__WHAT THIS TASK INVOLVES__
Reproduce each of the following entries verbatim, with every line unchanged and in its original order.

=-=-=-=-=

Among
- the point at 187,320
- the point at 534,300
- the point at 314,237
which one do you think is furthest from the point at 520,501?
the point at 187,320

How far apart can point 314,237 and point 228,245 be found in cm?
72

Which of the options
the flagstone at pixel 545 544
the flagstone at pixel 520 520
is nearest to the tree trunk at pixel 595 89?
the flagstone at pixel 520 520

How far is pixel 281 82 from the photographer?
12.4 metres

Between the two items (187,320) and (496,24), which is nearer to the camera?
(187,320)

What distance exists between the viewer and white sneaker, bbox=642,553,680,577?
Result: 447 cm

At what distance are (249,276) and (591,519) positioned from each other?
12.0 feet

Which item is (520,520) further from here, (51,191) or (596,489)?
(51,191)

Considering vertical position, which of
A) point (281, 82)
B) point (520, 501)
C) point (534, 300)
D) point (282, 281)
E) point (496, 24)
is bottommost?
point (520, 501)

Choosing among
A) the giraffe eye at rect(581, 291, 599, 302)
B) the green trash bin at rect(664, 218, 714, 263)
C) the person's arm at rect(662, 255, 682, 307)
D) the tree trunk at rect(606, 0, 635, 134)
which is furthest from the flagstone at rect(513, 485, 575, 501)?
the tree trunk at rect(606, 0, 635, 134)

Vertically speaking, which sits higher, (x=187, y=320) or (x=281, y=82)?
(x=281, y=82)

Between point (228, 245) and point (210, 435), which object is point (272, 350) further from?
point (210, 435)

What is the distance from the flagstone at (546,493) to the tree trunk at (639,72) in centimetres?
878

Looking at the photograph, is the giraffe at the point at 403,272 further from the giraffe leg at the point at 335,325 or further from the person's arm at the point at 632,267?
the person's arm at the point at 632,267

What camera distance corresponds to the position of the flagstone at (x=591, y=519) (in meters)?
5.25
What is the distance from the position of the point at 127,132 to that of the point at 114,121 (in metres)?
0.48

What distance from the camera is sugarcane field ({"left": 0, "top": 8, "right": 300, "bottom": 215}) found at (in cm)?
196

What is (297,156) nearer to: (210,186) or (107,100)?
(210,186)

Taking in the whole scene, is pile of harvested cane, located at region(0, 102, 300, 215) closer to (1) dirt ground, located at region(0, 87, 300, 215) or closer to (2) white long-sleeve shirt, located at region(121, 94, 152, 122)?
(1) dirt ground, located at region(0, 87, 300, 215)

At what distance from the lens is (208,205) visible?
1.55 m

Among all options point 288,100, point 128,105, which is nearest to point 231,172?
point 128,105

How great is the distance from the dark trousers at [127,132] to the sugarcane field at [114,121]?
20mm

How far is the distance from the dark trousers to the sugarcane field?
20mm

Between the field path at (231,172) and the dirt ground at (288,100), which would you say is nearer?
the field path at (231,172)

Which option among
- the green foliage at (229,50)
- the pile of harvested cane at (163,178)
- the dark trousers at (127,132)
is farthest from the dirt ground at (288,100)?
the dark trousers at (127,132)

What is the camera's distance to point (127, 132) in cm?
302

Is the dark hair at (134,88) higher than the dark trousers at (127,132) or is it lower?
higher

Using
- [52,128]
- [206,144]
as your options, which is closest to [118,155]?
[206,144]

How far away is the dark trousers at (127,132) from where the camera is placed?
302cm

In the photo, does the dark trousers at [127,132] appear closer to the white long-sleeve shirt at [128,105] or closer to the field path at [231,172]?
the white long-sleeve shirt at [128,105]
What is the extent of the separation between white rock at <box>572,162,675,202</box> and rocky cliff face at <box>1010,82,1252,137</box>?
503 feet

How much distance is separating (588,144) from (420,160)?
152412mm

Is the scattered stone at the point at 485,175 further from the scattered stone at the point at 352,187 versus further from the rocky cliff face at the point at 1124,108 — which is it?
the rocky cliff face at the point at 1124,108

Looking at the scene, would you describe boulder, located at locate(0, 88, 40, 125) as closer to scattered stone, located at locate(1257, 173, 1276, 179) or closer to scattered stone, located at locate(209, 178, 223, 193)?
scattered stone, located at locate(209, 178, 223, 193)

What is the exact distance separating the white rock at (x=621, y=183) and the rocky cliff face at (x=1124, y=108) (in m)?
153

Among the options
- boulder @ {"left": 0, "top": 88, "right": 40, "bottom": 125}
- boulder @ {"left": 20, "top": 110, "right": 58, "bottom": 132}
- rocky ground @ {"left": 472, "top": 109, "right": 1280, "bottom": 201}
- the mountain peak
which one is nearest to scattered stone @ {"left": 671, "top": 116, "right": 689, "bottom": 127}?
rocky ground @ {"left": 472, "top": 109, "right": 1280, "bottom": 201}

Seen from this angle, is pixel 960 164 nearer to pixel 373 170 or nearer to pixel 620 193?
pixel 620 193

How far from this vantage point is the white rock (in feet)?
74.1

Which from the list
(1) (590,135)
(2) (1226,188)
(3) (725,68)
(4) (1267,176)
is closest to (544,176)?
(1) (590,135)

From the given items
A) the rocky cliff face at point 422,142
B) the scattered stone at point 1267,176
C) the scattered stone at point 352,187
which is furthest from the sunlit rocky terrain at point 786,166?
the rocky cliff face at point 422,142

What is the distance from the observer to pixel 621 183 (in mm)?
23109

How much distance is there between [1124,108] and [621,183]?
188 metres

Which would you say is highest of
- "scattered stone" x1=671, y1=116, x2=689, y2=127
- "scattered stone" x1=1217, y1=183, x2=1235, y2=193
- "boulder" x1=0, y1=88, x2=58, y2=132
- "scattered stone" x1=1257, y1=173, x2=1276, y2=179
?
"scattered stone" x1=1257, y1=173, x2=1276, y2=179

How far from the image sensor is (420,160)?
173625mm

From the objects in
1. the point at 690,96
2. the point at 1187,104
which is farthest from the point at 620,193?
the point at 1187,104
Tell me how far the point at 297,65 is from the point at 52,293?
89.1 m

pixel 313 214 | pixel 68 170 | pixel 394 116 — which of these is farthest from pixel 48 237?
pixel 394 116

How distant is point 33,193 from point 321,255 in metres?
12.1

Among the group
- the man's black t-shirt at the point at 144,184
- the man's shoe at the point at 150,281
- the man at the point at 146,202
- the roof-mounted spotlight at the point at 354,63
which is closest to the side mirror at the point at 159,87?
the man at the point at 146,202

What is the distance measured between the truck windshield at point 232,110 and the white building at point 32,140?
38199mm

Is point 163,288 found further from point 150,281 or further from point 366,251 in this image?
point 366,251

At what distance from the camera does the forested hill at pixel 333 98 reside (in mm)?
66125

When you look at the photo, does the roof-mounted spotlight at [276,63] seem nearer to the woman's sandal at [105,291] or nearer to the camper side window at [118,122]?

=-=-=-=-=

__IN RESPONSE__
Among
- the point at 187,320
- the point at 534,300
- the point at 314,237
which one do you think is furthest from the point at 520,501?
the point at 187,320

How far apart can point 314,237 and point 228,245 be found in cm?
72

Which of the options
the flagstone at pixel 545 544
the flagstone at pixel 520 520
is nearest to the tree trunk at pixel 595 89?
the flagstone at pixel 520 520

How far is pixel 281 82 from the photographer?
12.4 metres

Between the two items (187,320) and (496,24), which is nearer to the camera?
(187,320)

What distance exists between the viewer and white sneaker, bbox=642,553,680,577?
Result: 447 cm

At what distance are (249,276) and (591,519) positioned from each other?
12.0 feet

Which item is (520,520) further from here, (51,191) or (596,489)?
(51,191)

Considering vertical position, which of
A) point (281, 82)
B) point (520, 501)
C) point (534, 300)
D) point (282, 281)
E) point (496, 24)
is bottommost?
point (520, 501)

Choosing among
A) the giraffe eye at rect(581, 291, 599, 302)
B) the green trash bin at rect(664, 218, 714, 263)
C) the person's arm at rect(662, 255, 682, 307)
D) the tree trunk at rect(606, 0, 635, 134)
which is furthest from the flagstone at rect(513, 485, 575, 501)?
the tree trunk at rect(606, 0, 635, 134)

Vertically speaking, which sits higher, (x=187, y=320) or (x=281, y=82)?
(x=281, y=82)

Between point (228, 245) and point (210, 435), which object is point (272, 350) further from?
point (210, 435)

What is the distance from the flagstone at (546,493) to the tree trunk at (639,72) in centimetres?
878

Looking at the photograph, is the giraffe at the point at 403,272 further from the giraffe leg at the point at 335,325 or further from the person's arm at the point at 632,267?
the person's arm at the point at 632,267

What camera distance corresponds to the position of the flagstone at (x=591, y=519) (in meters)?
5.25
What is the distance from the position of the point at 127,132 to that of the point at 114,121 (in metres)?
0.48

What distance from the camera is sugarcane field ({"left": 0, "top": 8, "right": 300, "bottom": 215}) found at (in cm)?
196

What is (297,156) nearer to: (210,186) or (107,100)?
(210,186)

Taking in the whole scene, is pile of harvested cane, located at region(0, 102, 300, 215) closer to (1) dirt ground, located at region(0, 87, 300, 215) or closer to (2) white long-sleeve shirt, located at region(121, 94, 152, 122)?
(1) dirt ground, located at region(0, 87, 300, 215)

At what distance from the lens is (208,205) visible?
1.55 m

Among all options point 288,100, point 128,105, which is nearest to point 231,172?
point 128,105

How great is the distance from the dark trousers at [127,132] to the sugarcane field at [114,121]?
20mm

How far is the distance from the dark trousers to the sugarcane field?
20mm

Between the field path at (231,172) and the dirt ground at (288,100), which would you say is nearer?
the field path at (231,172)

Which option among
- the green foliage at (229,50)
- the pile of harvested cane at (163,178)
- the dark trousers at (127,132)
is farthest from the dirt ground at (288,100)?
the dark trousers at (127,132)

What is the camera's distance to point (127, 132) in cm?
302

Is the dark hair at (134,88) higher than the dark trousers at (127,132) or is it lower?
higher

Using
- [52,128]
- [206,144]
as your options, which is closest to [118,155]?
[206,144]

How far away is the dark trousers at (127,132) from where the camera is placed?
302cm

In the photo, does the dark trousers at [127,132] appear closer to the white long-sleeve shirt at [128,105] or closer to the field path at [231,172]?
the white long-sleeve shirt at [128,105]
What is the extent of the separation between white rock at <box>572,162,675,202</box> and rocky cliff face at <box>1010,82,1252,137</box>?
503 feet

How much distance is separating (588,144) from (420,160)?
152412mm

Is the scattered stone at the point at 485,175 further from the scattered stone at the point at 352,187 versus further from the rocky cliff face at the point at 1124,108 — which is it?
the rocky cliff face at the point at 1124,108

Looking at the scene, would you describe boulder, located at locate(0, 88, 40, 125) as closer to scattered stone, located at locate(1257, 173, 1276, 179) or closer to scattered stone, located at locate(209, 178, 223, 193)?
scattered stone, located at locate(209, 178, 223, 193)

What is the exact distance separating the white rock at (x=621, y=183) and the rocky cliff face at (x=1124, y=108) (in m)?
153

Among the options
- boulder @ {"left": 0, "top": 88, "right": 40, "bottom": 125}
- boulder @ {"left": 20, "top": 110, "right": 58, "bottom": 132}
- rocky ground @ {"left": 472, "top": 109, "right": 1280, "bottom": 201}
- the mountain peak
which one is nearest to scattered stone @ {"left": 671, "top": 116, "right": 689, "bottom": 127}?
rocky ground @ {"left": 472, "top": 109, "right": 1280, "bottom": 201}

Seen from this angle, is pixel 960 164 nearer to pixel 373 170 or nearer to pixel 620 193?
pixel 620 193

How far from this vantage point is the white rock (in feet)?
74.1

Which from the list
(1) (590,135)
(2) (1226,188)
(3) (725,68)
(4) (1267,176)
is closest to (544,176)?
(1) (590,135)

From the given items
A) the rocky cliff face at point 422,142
B) the scattered stone at point 1267,176
C) the scattered stone at point 352,187
which is furthest from the sunlit rocky terrain at point 786,166?
the rocky cliff face at point 422,142

What is the distance from the observer to pixel 621 183 (in mm)?
23109

How much distance is there between [1124,108] and [621,183]?
188 metres

Which would you say is highest of
- "scattered stone" x1=671, y1=116, x2=689, y2=127
- "scattered stone" x1=1217, y1=183, x2=1235, y2=193
- "boulder" x1=0, y1=88, x2=58, y2=132
- "scattered stone" x1=1257, y1=173, x2=1276, y2=179
?
"scattered stone" x1=1257, y1=173, x2=1276, y2=179

How far from the image sensor is (420,160)?
173625mm

From the objects in
1. the point at 690,96
2. the point at 1187,104
which is farthest from the point at 620,193?
the point at 1187,104
Tell me how far the point at 297,65 is from the point at 52,293?
89.1 m

pixel 313 214 | pixel 68 170 | pixel 394 116 — which of these is farthest from pixel 48 237?
pixel 394 116

How distant is point 33,193 from point 321,255 in metres?
12.1

Among the group
- the man's black t-shirt at the point at 144,184
- the man's shoe at the point at 150,281
- the man at the point at 146,202
- the roof-mounted spotlight at the point at 354,63
which is closest to the side mirror at the point at 159,87?
the man at the point at 146,202

What is the distance measured between the truck windshield at point 232,110 and the white building at point 32,140?
38199mm

Is point 163,288 found further from point 150,281 or further from point 366,251 in this image?
point 366,251

At what distance from the camera does the forested hill at pixel 333 98 reside (in mm)?
66125

When you look at the photo, does the roof-mounted spotlight at [276,63] seem nearer to the woman's sandal at [105,291] or nearer to the camper side window at [118,122]?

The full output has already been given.